Exercise inputs:

*** Begin section ***

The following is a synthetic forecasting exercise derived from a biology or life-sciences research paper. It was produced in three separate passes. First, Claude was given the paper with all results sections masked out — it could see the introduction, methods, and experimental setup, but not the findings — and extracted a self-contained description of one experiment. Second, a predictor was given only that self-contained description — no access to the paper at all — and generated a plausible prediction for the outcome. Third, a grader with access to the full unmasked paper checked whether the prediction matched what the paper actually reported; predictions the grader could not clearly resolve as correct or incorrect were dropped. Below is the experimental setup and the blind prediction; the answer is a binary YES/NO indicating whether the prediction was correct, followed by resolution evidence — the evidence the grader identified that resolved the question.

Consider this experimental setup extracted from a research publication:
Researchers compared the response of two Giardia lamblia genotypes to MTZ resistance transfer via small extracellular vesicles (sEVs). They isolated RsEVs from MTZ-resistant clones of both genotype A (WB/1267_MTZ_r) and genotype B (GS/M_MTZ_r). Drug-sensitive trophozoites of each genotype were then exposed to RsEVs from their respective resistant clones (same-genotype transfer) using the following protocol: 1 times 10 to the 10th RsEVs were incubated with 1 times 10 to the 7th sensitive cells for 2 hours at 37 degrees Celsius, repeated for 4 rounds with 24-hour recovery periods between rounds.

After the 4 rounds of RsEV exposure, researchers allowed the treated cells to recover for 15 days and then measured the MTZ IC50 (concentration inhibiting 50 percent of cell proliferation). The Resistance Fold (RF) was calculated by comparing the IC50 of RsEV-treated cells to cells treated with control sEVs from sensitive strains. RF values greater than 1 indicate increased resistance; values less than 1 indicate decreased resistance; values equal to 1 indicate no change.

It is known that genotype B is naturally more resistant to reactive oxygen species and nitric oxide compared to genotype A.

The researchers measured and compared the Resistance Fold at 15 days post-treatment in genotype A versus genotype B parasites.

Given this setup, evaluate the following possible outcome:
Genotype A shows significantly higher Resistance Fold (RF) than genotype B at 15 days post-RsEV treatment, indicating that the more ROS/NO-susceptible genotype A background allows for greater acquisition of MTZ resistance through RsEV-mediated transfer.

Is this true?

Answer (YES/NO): NO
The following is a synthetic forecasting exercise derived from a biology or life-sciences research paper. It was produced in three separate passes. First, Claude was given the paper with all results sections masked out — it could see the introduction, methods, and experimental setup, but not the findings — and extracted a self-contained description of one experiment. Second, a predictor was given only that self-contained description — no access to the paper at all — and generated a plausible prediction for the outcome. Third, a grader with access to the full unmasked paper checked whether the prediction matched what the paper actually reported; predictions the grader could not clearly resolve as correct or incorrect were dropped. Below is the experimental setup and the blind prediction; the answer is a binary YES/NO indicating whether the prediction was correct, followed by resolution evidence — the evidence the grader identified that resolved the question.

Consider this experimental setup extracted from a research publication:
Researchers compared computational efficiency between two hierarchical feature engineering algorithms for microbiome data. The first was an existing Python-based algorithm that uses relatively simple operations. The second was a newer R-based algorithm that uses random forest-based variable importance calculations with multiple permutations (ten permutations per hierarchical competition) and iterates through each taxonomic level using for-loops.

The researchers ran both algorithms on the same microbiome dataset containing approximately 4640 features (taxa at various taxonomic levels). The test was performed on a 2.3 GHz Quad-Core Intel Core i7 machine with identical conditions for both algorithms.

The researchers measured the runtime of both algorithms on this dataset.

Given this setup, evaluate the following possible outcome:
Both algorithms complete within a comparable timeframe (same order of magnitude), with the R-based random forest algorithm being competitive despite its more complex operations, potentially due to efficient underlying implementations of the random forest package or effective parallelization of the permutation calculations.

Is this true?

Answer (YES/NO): NO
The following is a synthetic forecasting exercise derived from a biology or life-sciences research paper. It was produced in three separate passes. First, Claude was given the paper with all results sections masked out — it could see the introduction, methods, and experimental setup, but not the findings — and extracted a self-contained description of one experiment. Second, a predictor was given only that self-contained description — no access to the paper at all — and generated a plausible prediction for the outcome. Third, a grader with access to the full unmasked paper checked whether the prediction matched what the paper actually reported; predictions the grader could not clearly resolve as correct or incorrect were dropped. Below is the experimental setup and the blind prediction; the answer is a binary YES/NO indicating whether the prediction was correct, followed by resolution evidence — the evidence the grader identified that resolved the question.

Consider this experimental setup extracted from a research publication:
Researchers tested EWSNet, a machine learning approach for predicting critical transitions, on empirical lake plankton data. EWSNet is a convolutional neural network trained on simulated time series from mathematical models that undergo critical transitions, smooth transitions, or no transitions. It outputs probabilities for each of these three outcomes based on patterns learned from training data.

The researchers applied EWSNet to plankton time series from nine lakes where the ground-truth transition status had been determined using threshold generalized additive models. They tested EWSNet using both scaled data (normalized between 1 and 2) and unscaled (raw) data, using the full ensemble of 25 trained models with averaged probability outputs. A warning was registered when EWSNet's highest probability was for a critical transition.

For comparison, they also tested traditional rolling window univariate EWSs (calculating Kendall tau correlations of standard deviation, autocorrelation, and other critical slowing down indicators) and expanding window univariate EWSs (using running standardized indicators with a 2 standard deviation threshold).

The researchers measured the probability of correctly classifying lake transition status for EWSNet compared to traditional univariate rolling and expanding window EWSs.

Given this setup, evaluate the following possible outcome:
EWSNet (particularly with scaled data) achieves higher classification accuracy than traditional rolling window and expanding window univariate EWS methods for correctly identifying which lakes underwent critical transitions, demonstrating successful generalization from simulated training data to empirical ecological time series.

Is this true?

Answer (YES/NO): NO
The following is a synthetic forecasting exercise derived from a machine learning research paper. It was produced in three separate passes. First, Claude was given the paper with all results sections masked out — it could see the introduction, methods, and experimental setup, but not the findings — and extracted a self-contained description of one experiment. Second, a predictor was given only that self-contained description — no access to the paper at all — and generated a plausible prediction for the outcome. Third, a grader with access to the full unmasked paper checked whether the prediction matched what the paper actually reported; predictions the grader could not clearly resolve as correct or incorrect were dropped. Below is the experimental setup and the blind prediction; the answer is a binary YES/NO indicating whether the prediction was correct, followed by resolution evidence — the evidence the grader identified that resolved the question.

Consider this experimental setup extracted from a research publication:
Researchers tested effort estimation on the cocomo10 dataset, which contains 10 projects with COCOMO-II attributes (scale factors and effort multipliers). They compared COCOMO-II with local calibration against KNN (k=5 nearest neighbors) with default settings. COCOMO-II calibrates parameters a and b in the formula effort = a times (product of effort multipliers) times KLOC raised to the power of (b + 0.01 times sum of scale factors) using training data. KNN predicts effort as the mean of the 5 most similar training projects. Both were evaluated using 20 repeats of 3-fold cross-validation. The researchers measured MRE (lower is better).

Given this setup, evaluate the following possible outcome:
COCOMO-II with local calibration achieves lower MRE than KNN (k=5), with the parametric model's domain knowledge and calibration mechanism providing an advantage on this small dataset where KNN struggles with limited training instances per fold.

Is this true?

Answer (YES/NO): YES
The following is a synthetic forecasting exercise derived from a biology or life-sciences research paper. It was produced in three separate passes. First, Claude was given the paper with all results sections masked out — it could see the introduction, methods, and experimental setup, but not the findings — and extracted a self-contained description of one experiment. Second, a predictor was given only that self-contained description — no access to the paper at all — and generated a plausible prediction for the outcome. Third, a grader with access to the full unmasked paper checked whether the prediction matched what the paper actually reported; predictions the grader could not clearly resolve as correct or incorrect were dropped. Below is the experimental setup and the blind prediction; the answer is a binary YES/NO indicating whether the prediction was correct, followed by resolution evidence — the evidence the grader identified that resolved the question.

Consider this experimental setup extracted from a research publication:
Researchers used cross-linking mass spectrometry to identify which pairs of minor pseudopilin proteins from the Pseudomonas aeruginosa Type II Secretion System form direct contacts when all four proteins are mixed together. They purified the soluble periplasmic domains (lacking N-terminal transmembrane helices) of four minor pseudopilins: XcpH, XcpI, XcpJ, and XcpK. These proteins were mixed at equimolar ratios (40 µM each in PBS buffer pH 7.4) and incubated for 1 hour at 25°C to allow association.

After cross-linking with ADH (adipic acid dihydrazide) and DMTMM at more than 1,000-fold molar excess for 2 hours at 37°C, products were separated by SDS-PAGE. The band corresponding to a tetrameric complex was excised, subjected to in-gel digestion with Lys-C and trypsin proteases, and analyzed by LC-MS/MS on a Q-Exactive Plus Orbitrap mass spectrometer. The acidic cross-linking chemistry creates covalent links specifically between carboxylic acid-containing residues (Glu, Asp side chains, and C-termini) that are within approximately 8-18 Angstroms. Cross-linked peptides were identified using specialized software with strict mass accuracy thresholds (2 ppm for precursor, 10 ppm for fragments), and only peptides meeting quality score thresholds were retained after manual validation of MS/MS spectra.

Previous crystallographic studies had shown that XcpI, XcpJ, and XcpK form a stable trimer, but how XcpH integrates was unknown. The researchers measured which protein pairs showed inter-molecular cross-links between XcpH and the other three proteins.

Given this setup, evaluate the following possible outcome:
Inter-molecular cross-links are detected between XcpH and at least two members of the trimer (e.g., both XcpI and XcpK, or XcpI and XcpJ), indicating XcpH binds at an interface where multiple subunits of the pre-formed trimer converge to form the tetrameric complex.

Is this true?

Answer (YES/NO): YES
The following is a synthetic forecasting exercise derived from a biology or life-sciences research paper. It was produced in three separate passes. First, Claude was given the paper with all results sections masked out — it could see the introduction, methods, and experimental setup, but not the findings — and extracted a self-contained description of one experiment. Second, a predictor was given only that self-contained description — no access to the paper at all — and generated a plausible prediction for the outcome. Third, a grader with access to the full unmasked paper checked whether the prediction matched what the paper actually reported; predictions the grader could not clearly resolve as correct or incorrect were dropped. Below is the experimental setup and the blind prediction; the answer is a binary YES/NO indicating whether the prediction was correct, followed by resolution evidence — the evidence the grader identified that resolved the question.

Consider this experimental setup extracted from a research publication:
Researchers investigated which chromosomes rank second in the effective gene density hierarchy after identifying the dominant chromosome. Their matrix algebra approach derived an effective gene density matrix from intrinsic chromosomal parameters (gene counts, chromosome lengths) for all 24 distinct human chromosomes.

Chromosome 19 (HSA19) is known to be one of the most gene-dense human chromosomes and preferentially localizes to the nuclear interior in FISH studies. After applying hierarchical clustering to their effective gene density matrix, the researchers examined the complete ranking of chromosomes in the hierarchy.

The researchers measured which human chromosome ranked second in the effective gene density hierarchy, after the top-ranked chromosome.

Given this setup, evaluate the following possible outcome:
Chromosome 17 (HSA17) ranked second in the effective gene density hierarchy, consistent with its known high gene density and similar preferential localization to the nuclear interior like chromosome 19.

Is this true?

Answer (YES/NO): YES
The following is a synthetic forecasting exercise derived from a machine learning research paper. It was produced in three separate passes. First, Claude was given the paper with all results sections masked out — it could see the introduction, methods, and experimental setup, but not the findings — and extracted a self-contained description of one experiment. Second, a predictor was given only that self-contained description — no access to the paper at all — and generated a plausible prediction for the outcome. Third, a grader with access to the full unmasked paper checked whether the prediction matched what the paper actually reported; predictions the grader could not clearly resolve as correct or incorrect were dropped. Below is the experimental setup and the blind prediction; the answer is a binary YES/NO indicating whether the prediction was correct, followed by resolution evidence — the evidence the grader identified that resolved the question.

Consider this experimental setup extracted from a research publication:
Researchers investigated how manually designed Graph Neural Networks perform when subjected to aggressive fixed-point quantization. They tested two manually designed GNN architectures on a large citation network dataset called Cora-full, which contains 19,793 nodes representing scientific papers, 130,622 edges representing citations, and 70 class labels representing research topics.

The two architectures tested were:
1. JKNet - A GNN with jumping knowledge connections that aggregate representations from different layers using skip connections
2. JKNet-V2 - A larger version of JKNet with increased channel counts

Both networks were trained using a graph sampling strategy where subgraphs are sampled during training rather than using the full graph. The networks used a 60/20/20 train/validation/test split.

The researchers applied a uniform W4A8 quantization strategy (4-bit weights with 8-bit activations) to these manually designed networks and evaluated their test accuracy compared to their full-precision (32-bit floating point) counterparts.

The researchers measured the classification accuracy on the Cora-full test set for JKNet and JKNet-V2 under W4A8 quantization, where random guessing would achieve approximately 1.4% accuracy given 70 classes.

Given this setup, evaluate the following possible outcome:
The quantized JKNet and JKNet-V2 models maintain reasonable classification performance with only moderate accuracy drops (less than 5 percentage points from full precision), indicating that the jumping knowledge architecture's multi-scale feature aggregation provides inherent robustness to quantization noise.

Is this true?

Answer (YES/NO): NO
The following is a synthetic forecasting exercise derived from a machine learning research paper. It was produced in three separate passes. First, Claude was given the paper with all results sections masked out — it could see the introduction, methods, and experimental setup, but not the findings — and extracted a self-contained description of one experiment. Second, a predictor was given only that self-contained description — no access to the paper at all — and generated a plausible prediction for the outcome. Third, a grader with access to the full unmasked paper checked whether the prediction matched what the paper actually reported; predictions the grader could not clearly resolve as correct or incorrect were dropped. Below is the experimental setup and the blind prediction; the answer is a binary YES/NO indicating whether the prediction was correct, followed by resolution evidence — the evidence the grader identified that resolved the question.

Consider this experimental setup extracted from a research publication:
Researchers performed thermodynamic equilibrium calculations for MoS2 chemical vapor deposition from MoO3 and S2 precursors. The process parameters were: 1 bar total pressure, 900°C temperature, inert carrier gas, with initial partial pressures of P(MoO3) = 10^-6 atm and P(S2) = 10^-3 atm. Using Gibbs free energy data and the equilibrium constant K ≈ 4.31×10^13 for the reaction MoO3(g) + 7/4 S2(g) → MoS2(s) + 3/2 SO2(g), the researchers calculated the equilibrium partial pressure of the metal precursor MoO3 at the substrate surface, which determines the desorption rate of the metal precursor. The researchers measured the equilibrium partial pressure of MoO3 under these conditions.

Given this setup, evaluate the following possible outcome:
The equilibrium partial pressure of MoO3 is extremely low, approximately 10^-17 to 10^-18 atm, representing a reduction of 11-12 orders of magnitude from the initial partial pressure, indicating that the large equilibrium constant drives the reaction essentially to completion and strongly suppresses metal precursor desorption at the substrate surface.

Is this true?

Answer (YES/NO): YES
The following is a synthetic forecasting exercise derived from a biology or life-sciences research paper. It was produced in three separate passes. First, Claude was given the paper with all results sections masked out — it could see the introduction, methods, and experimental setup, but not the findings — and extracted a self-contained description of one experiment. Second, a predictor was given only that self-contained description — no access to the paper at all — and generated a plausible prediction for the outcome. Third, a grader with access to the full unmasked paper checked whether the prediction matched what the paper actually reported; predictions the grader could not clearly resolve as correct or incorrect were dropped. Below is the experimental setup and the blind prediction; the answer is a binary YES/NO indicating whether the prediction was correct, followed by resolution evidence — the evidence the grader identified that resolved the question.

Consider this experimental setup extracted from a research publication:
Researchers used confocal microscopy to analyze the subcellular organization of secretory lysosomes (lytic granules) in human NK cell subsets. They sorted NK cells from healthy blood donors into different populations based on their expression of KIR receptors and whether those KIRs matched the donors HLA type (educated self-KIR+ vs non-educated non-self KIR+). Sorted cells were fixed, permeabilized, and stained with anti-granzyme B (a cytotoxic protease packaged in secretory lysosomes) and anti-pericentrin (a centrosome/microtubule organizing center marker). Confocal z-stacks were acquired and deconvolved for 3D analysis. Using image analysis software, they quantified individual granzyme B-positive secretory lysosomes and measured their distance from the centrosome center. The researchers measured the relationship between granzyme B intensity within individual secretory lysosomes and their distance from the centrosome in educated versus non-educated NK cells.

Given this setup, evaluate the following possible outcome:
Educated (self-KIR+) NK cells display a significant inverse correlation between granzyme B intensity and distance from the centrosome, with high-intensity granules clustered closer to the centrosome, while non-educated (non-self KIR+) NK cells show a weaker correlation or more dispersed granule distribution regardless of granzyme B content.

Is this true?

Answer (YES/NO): YES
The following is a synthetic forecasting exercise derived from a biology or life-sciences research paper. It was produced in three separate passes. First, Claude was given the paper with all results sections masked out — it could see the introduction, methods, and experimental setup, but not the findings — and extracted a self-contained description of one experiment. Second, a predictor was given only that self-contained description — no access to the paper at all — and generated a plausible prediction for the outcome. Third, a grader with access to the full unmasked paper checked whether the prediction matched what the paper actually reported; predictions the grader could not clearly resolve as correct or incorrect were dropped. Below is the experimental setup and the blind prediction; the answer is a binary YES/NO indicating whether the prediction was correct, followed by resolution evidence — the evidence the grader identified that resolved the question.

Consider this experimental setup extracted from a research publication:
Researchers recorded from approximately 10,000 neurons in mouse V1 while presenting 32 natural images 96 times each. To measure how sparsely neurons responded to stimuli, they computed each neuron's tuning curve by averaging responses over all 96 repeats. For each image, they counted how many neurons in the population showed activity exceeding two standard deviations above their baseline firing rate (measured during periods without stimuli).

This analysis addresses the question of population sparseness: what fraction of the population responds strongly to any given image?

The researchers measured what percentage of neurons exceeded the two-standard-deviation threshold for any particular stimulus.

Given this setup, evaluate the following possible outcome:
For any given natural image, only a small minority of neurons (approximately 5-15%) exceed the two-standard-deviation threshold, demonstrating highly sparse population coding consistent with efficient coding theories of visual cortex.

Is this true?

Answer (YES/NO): YES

*** End section ***

What you are asked to do: Each line holding "counts" should be copied from the material above.

Answer section:
Researchers investigated which chromosomes rank second in the effective gene density hierarchy after identifying the dominant chromosome. Their matrix algebra approach derived an effective gene density matrix from intrinsic chromosomal parameters (gene counts, chromosome lengths) for all 24 distinct human chromosomes.
2. JKNet-V2 - A larger version of JKNet with increased channel counts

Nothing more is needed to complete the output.